First off, Affirmative Action is so much more than that. The number one benefactor of affirmative action across our country has nothing to do with having African descent. White women by far benefit the most from Affirmative Action policies. Secondly, there are many other groups outside of an underrepresented race that get “extra-points”, if you will, in our admissions policy, but again thanks to the black/white line that BAMN has helped to create, these are almost never mentioned.
You get the same amount for having a lower socio-economic class and you get some for living in an underrepresented county in Michigan. The thing that most fail to realize is legacy and provost discretion are subtle yet incredible privileges for those who can receive it. Typically the people who receive these points are not underrepresented minorities and are usually white men. They are people who have traditionally had the opportunity to go to college.
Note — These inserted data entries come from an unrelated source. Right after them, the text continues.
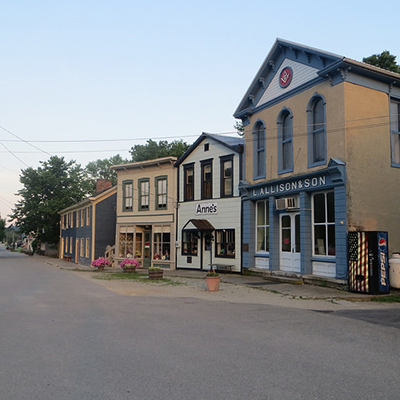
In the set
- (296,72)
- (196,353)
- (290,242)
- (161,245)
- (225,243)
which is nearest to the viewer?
(196,353)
My biggest problem with the rally held on Wednesday came from when I walked across campus and heard one of the high school students ask another, “What is the rally for anyway?” The response was, “I don’t know, but we get to miss class.” My first question was, “How come these students are not in class?” Then I realized how the bussing in of hundreds of black high school students to this rally not only plays right into the stereotype that only people of African descent want affirmative action, but also again shows the racial line that BAMN has decided to draw here on our campus.
Defeat student political apathy: Vote no on Prop. 4
To the Daily:
Now is the time for students to vote!
Students make up the most apathetic sector of the voting population. Many experts agree that this is due in large part to a feeling among students that government doesn’t affect us.
This year (on Nov. 5) government will drastically affect students. This year’s ballot includes a proposal called Proposal 4.
If Proposal 4 passes, the Citizens Research Council reports that universities will need to increase tuition by at least 20 percent. Additionally, approval of Proposal 4 will result in the loss of the Michigan Merit Award Program, which in turn means a loss of more than $100 million in student aid. Proposal 4 will also cause the indirect loss of another $100 million in general financial aid offered directly by the state’s universities.
The bad news is that the polls indicate Proposal 4 will pass if only “likely voters” show up to cast their ballots. “Likely voters” is political code for senior citizens and some middle-aged voters, not students.
If we show up to the polls we will defeat Proposal 4. Vote no on Proposal 4.
Hrant P. Hratchian The author is the Chair of the Association of Michigan Universities and a student at Wayne State.